What’s the cleanest way to handle the envelope structure when Genesys Cloud pushes a webhook to an AWS Lambda function using Node.js 18.x? I’ve got a custom agent desktop extension that needs to react immediately to conversation:participant:updated events, specifically when the routing.queue changes. The idea is to trigger a screen pop based on the new queue context without polling.
I’ve set up the webhook in the Genesys Cloud admin console pointing to my Lambda’s HTTPS endpoint. The test sends through fine, but when I look at the event object in the Lambda handler, it’s nested deep inside event.Records. I’m not sure if I should be iterating over event.Records or if the platform SDK handles that flattening for me. Here’s the current handler logic:
exports.handler = async (event) => {
// Genesys sends an array of events in the body
const records = event.Records || [];
for (const record of records) {
const body = JSON.parse(record.body);
console.log('Event Type:', body.eventType);
if (body.eventType === 'conversation:participant:updated') {
await processParticipantUpdate(body);
}
}
return { statusCode: 200, body: JSON.stringify({ status: 'ok' }) };
};
The issue is that record.body sometimes comes in as a string, sometimes as an object, depending on how the webhook trigger is configured (JSON vs Form-URL encoded). When it’s a string, JSON.parse works. When it’s already an object, it throws a SyntaxError. I’ve tried adding a check with typeof record.body === 'string', but it feels brittle.
Also, is there a specific header I need to validate for the Genesys signature? The docs mention a X-Genesys-Signature header, but I’m not seeing it in the test payloads from the sandbox environment. Am I missing a config step in the webhook settings, or is that only for production environments? I want to make sure I’m not just accepting any random POST to this endpoint.

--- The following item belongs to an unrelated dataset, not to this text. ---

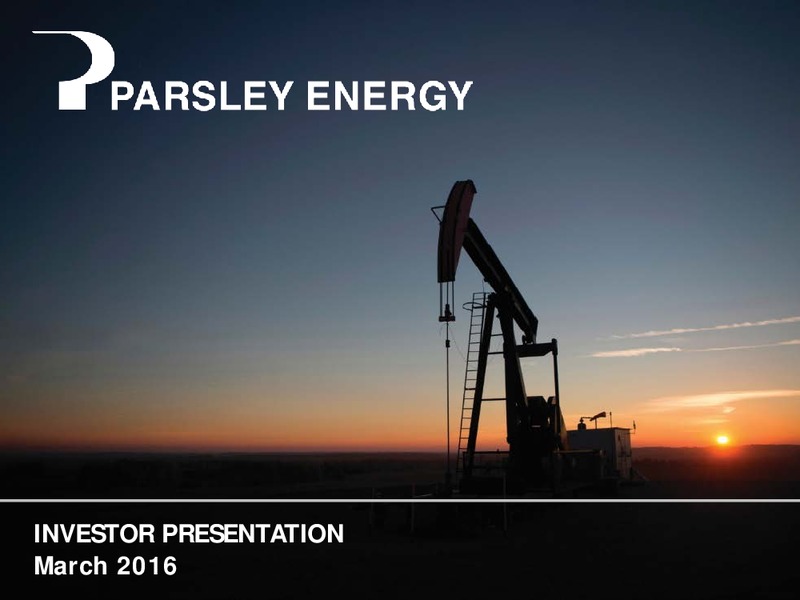 PARSLEY ENERGY

INVESTOR PRESENTATION
March 2016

The payload structure for the participant update looks like this:
{
"eventType": "conversation:participant:updated",
"payload": {
"id": "12345",
"routing": {
"queue": {
"id": "new-queue-id"
}
}
}
}
Any advice on robustly parsing the event envelope and verifying the source would be appreciated. I’d rather not write a custom middleware layer if there’s a standard pattern I’m missing.